Era temprano, hacía frío y el cielo estaba cubierto por nubes sin agua. De vez en cuando un rayo de sol penetraba como un obús y pintaba de oro una porción de gris. En una rama de un pino vi, a contraluz, un gorrión desperezándose en un dardo solar, que había conquistado una zona intocada. El rocío se evaporaba y el ave estaba envuelta en una neblina dorada. Era como una jaula sin paredes, ajena a tanto estropicio; una muestra del edén soñado. Pensé en Rosa, y un tumulto de añoranzas buscó disociarme de la realidad. Miré la rama. El gorrión se había ido pero el espacio seguía allí, como la entrada a una dimensión invitadora. Me moví. La perspectiva cambió y el estrépito recuperó el lugar. Pero no pudo raptarme a Rosa ni a la esperanza de los colores blancos.

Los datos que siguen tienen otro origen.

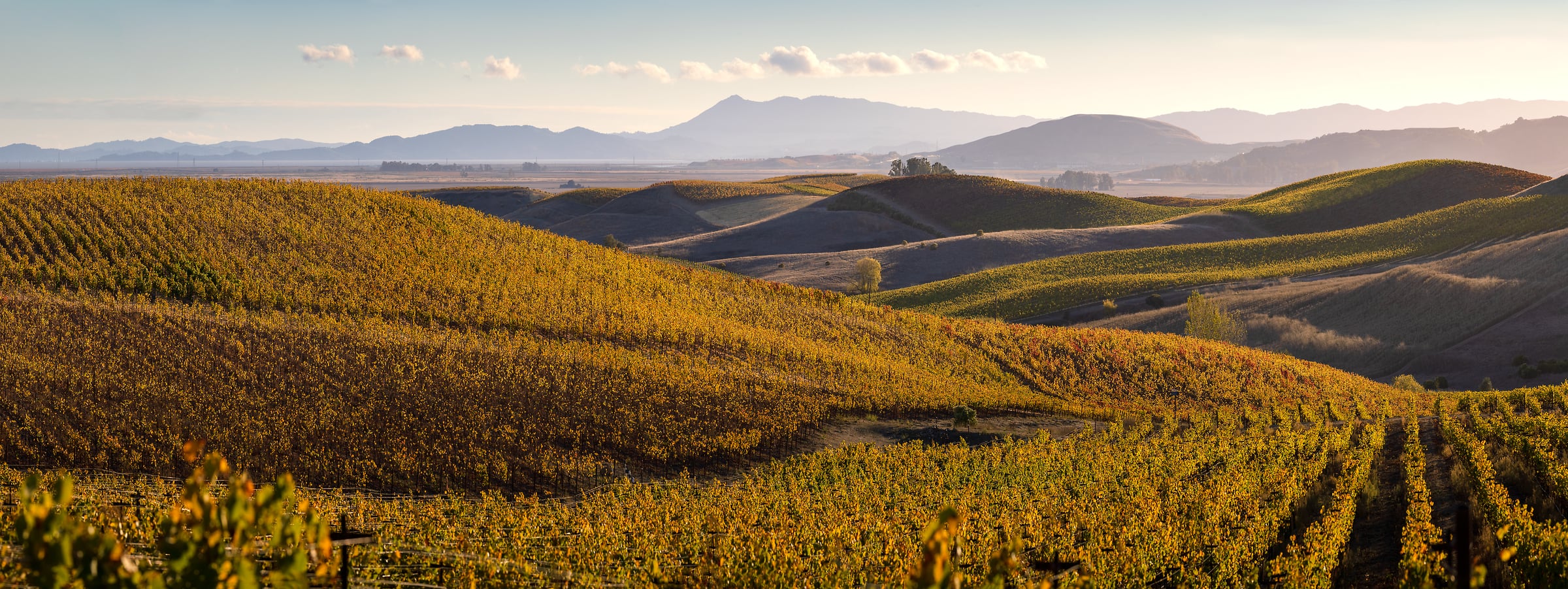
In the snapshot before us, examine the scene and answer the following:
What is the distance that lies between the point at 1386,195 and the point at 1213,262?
5286cm

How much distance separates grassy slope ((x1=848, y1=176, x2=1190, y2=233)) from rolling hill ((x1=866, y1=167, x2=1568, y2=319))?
38757 mm

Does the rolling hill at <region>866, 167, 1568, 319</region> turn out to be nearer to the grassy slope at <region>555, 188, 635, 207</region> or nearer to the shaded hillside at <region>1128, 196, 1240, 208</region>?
the shaded hillside at <region>1128, 196, 1240, 208</region>

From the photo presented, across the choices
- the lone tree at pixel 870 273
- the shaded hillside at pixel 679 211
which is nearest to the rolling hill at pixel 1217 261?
the lone tree at pixel 870 273

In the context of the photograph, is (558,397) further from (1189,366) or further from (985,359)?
(1189,366)

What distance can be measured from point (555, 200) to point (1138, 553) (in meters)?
174

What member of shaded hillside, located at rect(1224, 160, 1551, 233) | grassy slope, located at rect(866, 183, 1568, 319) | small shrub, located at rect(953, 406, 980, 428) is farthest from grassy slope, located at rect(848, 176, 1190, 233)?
small shrub, located at rect(953, 406, 980, 428)

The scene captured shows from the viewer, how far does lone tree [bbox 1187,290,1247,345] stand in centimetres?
6494

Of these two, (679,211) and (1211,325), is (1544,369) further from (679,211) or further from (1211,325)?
(679,211)

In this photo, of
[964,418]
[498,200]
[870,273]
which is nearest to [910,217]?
[870,273]

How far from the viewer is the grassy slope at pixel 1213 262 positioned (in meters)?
86.0

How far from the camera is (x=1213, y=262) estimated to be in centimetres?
9806

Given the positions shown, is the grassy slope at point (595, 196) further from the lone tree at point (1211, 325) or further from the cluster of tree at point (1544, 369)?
the cluster of tree at point (1544, 369)

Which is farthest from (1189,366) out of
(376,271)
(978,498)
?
(376,271)

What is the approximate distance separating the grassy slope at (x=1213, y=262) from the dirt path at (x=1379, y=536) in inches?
2242
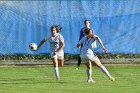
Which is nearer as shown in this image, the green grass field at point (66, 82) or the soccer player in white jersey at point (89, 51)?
the green grass field at point (66, 82)

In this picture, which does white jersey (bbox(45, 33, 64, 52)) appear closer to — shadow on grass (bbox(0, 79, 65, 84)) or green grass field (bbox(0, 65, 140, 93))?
green grass field (bbox(0, 65, 140, 93))

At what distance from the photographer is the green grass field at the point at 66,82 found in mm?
14164

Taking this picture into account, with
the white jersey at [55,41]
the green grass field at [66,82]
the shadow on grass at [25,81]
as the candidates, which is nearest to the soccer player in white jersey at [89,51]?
the green grass field at [66,82]

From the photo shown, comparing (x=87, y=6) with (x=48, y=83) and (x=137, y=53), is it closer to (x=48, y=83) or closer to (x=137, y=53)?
(x=137, y=53)

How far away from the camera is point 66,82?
54.3ft

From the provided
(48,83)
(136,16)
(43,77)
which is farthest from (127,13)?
(48,83)

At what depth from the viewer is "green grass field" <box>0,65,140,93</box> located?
558 inches

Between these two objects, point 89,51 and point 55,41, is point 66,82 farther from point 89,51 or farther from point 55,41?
point 55,41

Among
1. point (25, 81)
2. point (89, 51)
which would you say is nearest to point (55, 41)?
point (25, 81)

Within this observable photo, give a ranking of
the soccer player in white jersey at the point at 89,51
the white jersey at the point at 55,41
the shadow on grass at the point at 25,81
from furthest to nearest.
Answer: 1. the white jersey at the point at 55,41
2. the shadow on grass at the point at 25,81
3. the soccer player in white jersey at the point at 89,51

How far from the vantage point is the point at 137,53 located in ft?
79.4

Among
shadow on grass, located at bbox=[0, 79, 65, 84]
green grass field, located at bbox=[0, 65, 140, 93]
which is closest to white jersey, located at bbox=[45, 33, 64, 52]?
green grass field, located at bbox=[0, 65, 140, 93]

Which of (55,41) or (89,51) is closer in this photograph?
(89,51)

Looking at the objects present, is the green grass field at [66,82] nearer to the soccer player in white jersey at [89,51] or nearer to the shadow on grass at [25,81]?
the shadow on grass at [25,81]
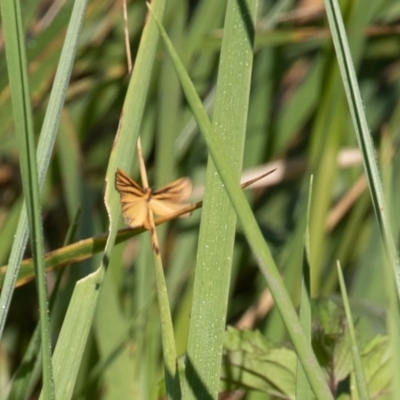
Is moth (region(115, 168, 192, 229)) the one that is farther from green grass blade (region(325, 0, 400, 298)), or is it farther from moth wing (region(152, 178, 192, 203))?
green grass blade (region(325, 0, 400, 298))

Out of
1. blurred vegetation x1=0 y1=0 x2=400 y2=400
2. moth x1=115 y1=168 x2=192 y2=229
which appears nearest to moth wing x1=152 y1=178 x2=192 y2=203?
moth x1=115 y1=168 x2=192 y2=229

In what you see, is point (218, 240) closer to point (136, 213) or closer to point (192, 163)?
point (136, 213)

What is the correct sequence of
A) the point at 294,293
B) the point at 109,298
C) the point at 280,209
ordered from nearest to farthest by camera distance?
1. the point at 109,298
2. the point at 294,293
3. the point at 280,209

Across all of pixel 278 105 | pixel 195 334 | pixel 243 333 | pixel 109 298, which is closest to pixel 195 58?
pixel 278 105

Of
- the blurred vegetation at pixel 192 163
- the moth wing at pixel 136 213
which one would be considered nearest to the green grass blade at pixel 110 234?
the moth wing at pixel 136 213

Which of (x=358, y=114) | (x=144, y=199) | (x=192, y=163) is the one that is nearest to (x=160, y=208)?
(x=144, y=199)

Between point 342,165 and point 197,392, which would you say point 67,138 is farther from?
point 197,392

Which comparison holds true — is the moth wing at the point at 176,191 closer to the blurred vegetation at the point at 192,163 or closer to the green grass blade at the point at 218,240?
the green grass blade at the point at 218,240
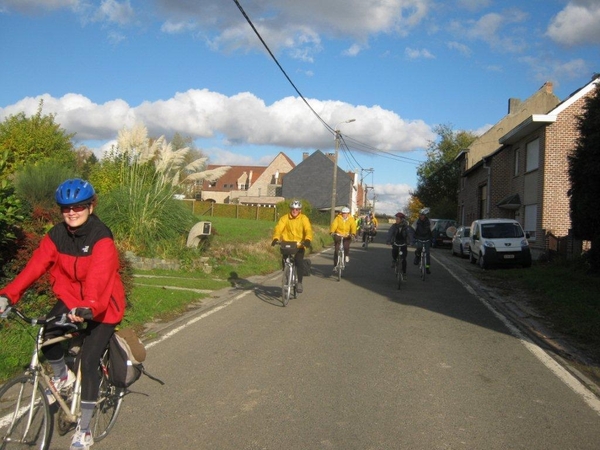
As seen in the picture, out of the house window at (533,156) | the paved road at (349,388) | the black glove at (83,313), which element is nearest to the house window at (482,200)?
the house window at (533,156)

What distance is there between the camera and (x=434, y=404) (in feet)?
→ 18.0

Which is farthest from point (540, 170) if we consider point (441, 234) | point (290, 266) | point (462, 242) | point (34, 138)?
point (34, 138)

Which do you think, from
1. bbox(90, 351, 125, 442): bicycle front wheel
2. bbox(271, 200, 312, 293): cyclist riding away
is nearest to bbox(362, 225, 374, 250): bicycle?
bbox(271, 200, 312, 293): cyclist riding away

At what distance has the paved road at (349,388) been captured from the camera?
467cm

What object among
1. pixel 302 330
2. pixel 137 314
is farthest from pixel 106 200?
pixel 302 330

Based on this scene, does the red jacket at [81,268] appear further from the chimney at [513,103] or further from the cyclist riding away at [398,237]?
the chimney at [513,103]

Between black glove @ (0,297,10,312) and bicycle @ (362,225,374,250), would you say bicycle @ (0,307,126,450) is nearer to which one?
black glove @ (0,297,10,312)

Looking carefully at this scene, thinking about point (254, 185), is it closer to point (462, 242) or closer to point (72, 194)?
point (462, 242)

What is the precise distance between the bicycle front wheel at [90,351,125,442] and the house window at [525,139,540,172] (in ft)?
82.8

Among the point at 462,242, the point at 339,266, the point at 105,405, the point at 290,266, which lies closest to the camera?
the point at 105,405

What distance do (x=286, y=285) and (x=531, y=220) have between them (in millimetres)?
19241

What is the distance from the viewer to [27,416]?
378 cm

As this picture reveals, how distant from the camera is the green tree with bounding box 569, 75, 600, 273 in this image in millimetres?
Result: 15008

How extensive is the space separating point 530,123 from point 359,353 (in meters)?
21.3
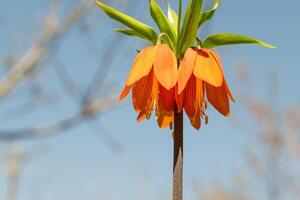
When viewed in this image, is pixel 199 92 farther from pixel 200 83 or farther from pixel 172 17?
pixel 172 17

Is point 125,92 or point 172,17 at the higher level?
point 172,17

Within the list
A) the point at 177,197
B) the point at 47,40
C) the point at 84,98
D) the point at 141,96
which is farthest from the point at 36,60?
the point at 177,197

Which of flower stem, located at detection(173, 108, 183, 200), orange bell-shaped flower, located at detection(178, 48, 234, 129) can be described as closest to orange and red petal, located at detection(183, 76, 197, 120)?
orange bell-shaped flower, located at detection(178, 48, 234, 129)

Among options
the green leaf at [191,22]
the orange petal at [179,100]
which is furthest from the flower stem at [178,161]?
the green leaf at [191,22]

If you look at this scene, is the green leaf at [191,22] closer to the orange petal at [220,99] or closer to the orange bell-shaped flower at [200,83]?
the orange bell-shaped flower at [200,83]

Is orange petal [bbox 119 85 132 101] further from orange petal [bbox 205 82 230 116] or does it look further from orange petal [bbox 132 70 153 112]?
orange petal [bbox 205 82 230 116]

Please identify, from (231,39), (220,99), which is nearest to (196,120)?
(220,99)
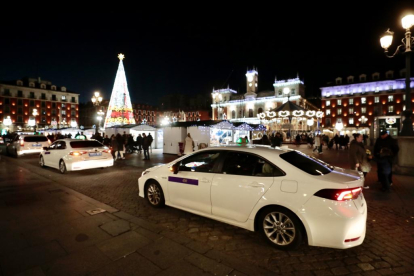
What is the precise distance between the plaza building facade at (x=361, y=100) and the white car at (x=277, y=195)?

Busqué el número treinta y cuatro de la calle de Raimundo Fernández Villaverde. Es un bello edificio retranqueado y con un jardín en la parte delantera, llamado Géminis I, que ocupa toda una manzana. Su fachada es de aglomerado gris y las ventanas están llenas de plantas. En el amplio portal, único acceso a las seis fincas que componen el inmueble, un portero tras un largo mostrador de mármol. Le di el nombre de Juan Barón Díaz. Salí a un sorprendente jardín con una fuente en cascada en su parte central. Palmeras, rosales, cipreses y otros árboles sirven de refugio a bandas de pájaros. Los ventanales rodean el inmenso patio semejando un claustro moderno. Otro portero uniformado me recibió. Llamó por el interfono.
—¿Sí?
—Señor Barón, un señor llamado Corazón Rodríguez desea hablar con usted.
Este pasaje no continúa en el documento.